***** AUSGEWÄHLTER AUSZUG *****

Chef der Schiedsrichter: „Von der Kreisliga A an ist es sicher“

Düsseldorf. Martin Warmbier, Chef der Schiedsrichter, spricht im Interview mit der WZ über die Lage in Düsseldorf, Nachwuchssorgen des Verbands und Gewalt in der Kreisliga.

Am Wochenende stand der erste Spieltag in der Kreisliga an. Wie fällt das Fazit aus Sicht der Schiedsrichter aus?

Martin Warmbier: Wir sind alle froh, dass es wieder losgeht. Die ganze Vorbereitung ist ja sowohl für die Mannschaften als auch die Schiedsrichter irgendwann nervig. Jetzt zählt es. Und im Großen und Ganzen war es ein ruhiger Start.

Wie viel Organisation steckt hinter einer Saison für die Schiedsrichtervereinigung?

Warmbier: Für uns Schiedsrichter gibt es ja gar keine richtige Sommerpause. Sobald die letzten Spiele der alten Saison vorbei sind, fangen die ersten Mannschaften schon eine Woche später wieder mit dem ersten Testspiel an. Höherklassige Mannschaften, wie die TuRU, beginnen sofort mit der Vorbereitung und brauchen deswegen Schiedsrichter.

***** VORGEGEBENE EINTRÄGE *****

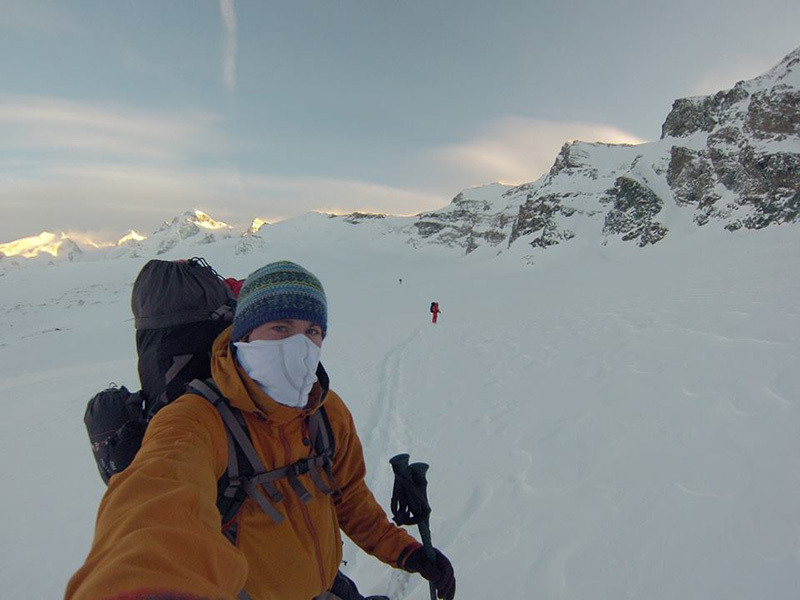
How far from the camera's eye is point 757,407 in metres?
4.18

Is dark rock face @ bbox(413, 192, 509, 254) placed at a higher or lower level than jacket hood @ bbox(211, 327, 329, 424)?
higher

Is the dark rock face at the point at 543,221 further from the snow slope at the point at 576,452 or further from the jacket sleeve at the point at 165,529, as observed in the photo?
the jacket sleeve at the point at 165,529

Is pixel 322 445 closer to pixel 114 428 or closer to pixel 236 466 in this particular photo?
pixel 236 466

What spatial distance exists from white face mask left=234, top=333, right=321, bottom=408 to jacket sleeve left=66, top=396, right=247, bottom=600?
0.32 m

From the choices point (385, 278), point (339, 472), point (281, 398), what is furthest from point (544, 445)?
point (385, 278)

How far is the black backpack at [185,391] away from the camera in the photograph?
1725mm

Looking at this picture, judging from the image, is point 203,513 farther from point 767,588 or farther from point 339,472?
point 767,588

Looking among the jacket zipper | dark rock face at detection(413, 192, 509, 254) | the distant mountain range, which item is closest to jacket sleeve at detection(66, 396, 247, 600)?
the jacket zipper

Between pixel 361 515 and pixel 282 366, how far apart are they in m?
1.08

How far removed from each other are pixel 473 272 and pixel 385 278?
11.7 m

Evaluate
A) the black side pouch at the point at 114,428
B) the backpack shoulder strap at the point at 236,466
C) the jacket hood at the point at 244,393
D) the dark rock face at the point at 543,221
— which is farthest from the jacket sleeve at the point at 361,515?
the dark rock face at the point at 543,221

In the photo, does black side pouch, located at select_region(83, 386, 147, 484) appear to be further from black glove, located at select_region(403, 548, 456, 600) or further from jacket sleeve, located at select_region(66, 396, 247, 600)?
black glove, located at select_region(403, 548, 456, 600)

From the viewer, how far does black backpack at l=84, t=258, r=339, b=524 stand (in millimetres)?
1725

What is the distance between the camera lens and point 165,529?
1.07 m
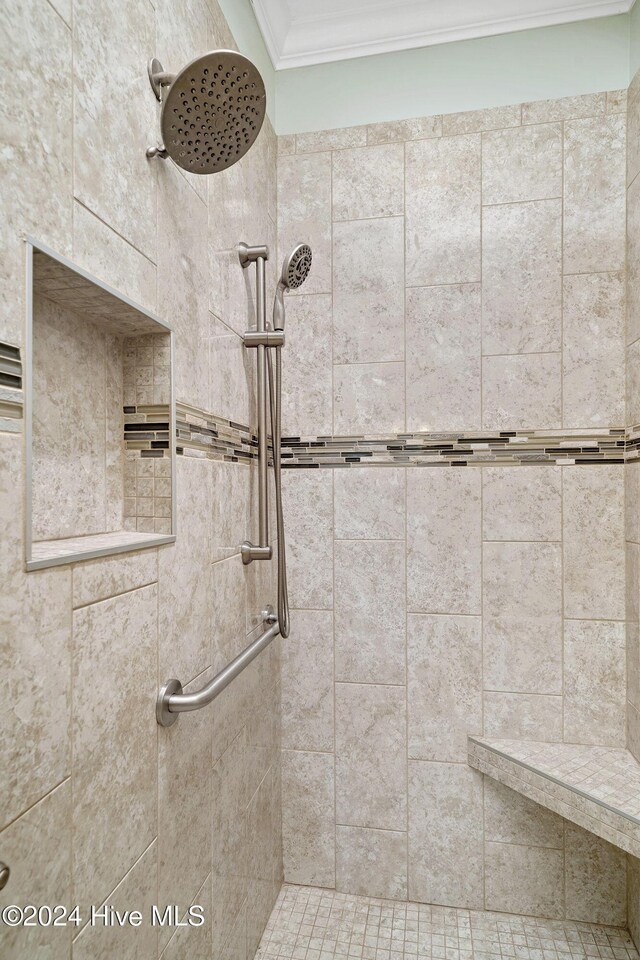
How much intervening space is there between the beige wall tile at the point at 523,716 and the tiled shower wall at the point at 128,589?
0.74m

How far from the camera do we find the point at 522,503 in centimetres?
170

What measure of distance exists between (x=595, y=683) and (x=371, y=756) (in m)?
0.73

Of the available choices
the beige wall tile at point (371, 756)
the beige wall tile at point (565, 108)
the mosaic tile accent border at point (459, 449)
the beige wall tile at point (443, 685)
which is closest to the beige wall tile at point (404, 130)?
the beige wall tile at point (565, 108)

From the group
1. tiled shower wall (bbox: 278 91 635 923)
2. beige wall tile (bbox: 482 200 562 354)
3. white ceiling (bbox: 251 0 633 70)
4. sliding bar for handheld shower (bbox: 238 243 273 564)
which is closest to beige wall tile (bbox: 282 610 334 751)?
tiled shower wall (bbox: 278 91 635 923)

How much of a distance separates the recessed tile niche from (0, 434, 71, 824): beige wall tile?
23 mm

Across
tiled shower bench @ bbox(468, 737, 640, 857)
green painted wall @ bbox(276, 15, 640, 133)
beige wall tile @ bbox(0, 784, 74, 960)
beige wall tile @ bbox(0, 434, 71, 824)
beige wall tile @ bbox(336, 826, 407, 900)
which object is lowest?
beige wall tile @ bbox(336, 826, 407, 900)

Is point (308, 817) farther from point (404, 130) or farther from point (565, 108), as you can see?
point (565, 108)

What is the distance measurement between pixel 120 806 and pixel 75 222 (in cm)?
88

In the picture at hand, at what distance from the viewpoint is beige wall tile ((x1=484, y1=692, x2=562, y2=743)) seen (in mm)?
1674

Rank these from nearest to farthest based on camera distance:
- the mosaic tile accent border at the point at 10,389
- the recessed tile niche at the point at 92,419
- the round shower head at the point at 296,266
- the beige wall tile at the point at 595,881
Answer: the mosaic tile accent border at the point at 10,389 → the recessed tile niche at the point at 92,419 → the round shower head at the point at 296,266 → the beige wall tile at the point at 595,881

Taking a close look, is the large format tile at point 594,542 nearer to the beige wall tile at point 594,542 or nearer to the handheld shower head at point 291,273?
the beige wall tile at point 594,542

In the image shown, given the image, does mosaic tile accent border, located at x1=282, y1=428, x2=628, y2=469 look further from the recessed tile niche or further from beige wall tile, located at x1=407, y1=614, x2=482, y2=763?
the recessed tile niche

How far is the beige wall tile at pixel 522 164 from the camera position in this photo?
66.2 inches

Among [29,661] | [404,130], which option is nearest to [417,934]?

*****

| AUFGABENDETAILS |
Erkläre in einem bis drei Sätzen, warum es laut Martin Warmbier im Interview über die Schiedsrichter für diese keine richtige Sommerpause gibt.

| ANTWORT ZUR AUFGABE |
Schon eine Woche nach den letzten Spielen der alten Saison bestreiten die ersten Mannschaften wieder ihr erstes Testspiel. Höherklassige Mannschaften wie die TuRU beginnen sofort mit der Vorbereitung und brauchen deshalb Schiedsrichter.